Pierwszy punkt Stali. Z nieba do piekła
Stal rozegrała dwa dobre sety. Ale o kolejnych dwóch i tie-breaku chciałaby jak najszybciej zapomnieć.
Drugi set to walka punkt za punkt. Nysianom udało się jednak odskoczyć na 3 oczka, ale na krótko. Katowiczanie doprowadzili do stanu 11-11 i remis utrzymywał się aż do stanu 15-15. Potem Nysa zyskała przewagę, a przy 20 punkcie powiększyła ją, aż do czterech oczek. Seta zakończyli do 20, po ataku Łapszyńskiego z drugiej linii.
W trzeci set Stal weszła bardzo źle. Mimo czasu dla drużyny przegrywała 2-7. Przewaga się tylko powiększała. Zrobiło się 6-13 i trener Stelmach wziął drugi czas. Nysianie zmniejszyli stratę na chwilę do 5 punktów. Przy 11-17 Krzysztof Stelmach wpuścił już rezerwę: Szczurka na rozegraniu i Ben Tarę na atak. Set zakończył się przegraną Nysian do 21.
Czwarty set był wyrównany do stanu 10-10. Wówczas Bartman padł na parkiet, ale po szybkich zabiegach stanął na nogi, nie podniosła się już drużyna. GKS zdobył siedem punktów przewagi, a seta zakończył do 18.

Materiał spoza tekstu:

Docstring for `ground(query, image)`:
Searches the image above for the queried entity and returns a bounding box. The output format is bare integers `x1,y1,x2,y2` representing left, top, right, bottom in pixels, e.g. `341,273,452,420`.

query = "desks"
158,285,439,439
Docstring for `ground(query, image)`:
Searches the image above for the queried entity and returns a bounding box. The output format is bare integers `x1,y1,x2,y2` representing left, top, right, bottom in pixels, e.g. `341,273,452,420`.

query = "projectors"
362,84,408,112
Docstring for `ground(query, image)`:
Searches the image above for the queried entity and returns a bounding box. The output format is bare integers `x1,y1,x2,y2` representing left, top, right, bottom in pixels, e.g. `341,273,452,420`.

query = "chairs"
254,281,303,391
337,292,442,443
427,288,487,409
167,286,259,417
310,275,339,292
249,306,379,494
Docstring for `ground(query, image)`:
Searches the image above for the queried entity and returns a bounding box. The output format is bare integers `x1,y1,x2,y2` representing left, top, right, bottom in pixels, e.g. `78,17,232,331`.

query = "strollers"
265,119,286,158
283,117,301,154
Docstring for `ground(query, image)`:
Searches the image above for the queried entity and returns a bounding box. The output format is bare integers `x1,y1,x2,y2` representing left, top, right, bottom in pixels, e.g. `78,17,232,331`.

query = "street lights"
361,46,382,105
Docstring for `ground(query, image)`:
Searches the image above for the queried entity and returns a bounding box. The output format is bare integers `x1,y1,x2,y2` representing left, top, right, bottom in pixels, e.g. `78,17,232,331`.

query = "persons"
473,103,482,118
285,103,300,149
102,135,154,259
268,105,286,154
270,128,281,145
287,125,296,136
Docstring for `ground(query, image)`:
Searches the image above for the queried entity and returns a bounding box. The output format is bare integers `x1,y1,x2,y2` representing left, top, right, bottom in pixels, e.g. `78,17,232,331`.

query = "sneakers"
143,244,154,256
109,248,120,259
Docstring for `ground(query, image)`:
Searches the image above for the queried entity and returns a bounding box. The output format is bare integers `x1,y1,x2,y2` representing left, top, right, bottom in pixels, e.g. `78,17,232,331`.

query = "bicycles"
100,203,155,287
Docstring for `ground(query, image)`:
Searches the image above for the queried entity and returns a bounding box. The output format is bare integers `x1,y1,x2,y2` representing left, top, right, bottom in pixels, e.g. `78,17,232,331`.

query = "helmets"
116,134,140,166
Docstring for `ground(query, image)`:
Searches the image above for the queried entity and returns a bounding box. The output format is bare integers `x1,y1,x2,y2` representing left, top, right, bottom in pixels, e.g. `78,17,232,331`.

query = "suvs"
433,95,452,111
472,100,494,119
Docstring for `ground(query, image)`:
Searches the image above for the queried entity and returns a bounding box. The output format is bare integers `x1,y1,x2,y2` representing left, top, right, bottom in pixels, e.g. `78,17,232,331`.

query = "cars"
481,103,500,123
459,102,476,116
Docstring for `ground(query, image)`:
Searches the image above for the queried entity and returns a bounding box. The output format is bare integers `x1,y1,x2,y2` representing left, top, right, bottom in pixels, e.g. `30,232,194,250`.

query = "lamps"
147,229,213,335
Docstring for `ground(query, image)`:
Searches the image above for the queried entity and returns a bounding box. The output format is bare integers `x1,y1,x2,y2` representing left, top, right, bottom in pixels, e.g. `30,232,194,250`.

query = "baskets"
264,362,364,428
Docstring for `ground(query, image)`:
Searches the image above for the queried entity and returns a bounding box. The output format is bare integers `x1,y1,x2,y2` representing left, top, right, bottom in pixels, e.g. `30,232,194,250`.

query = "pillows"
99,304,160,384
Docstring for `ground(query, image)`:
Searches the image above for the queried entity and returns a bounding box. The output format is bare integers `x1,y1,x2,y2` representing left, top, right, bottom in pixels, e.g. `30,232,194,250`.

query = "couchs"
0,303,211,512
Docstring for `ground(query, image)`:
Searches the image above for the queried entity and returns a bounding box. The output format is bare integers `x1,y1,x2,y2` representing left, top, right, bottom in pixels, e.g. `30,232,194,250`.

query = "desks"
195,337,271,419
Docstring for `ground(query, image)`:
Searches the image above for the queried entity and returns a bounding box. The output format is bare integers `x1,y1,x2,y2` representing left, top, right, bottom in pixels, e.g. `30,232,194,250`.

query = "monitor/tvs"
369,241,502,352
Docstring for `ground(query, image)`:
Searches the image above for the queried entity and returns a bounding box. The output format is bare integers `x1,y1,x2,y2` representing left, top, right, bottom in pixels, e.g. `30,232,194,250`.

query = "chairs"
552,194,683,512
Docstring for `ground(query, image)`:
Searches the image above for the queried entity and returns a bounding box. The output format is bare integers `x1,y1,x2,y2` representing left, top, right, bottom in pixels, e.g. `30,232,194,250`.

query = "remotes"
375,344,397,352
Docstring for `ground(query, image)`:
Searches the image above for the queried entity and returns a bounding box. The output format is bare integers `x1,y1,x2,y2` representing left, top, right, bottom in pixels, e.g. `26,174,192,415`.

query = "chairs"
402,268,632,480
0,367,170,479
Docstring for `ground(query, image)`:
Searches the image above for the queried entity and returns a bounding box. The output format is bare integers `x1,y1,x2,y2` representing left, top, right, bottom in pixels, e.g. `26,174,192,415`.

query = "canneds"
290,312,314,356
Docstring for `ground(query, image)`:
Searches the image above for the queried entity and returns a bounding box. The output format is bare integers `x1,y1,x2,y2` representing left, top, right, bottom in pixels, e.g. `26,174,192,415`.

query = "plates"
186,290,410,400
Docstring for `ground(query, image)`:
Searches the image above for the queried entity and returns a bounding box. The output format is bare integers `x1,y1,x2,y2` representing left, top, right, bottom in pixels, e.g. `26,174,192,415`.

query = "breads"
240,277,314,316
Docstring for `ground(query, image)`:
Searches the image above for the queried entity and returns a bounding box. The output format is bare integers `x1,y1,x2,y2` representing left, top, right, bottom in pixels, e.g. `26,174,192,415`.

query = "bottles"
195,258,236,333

Tie-break wyrównany. Petardy na zagrywce Stali, dobrze przyjmowali katowiczanie. A na ataku nie zawodził Jarosz. Blok Stali nie nadążał, i fatalny błąd przy piłce meczowej sprawił, ze Stal tie-breaka przegrała do 12, a cały mecz 2-3
MVP: Jakub Jarosz
GKS Katowice – Stal Nysa 3:2
(23:25. 20:25. 25:21, 25:18, 15:12)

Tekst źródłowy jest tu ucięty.